Adelaide, Durcet's wife and the daughter of the
Président, had a beauty which was perhaps superior to Constance's,
but of an entirely different sort. She was twenty, small and
slender, of an extremely slight and delicate build, of classic
loveliness, had the finest blond hair to be seen. An interesting
air, a look of sensibility distributed everywhere about her, and
above all in her features, gave her the quality of a heroine in a
romance. Her exceptionally large eyes were blue, they expressed at
once tenderness and decency; two long but narrow and remarkably
drawn eyebrows adorned a forehead not very high but of such noble
charm one might have thought this were modesty's very temple.
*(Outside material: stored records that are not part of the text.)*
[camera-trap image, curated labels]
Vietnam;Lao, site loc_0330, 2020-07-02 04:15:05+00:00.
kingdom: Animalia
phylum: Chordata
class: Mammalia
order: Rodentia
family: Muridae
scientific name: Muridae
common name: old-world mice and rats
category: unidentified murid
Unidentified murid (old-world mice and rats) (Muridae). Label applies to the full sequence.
Her
nose, thin, a little pinched at the top, descended to assume a
semi-aquiline contour; her lips inclined toward the thin, were of a
bright, ripe red; a little large, her mouth was the unique flaw in
this celestial physiognomy, but when it opened, there shone
thirty-two pearls Nature seemed to have sown amidst roses. Her neck
was a shade long, attached in a singular way, through what one
judged a natural habit, her head was ever so faintly bent toward
her right shoulder, especially when she was listening; but with
what grace did not this interesting attitude endow her! Her breasts
were small, very round, very firm, well-elevated, but there was
barely enough there to fill the hand.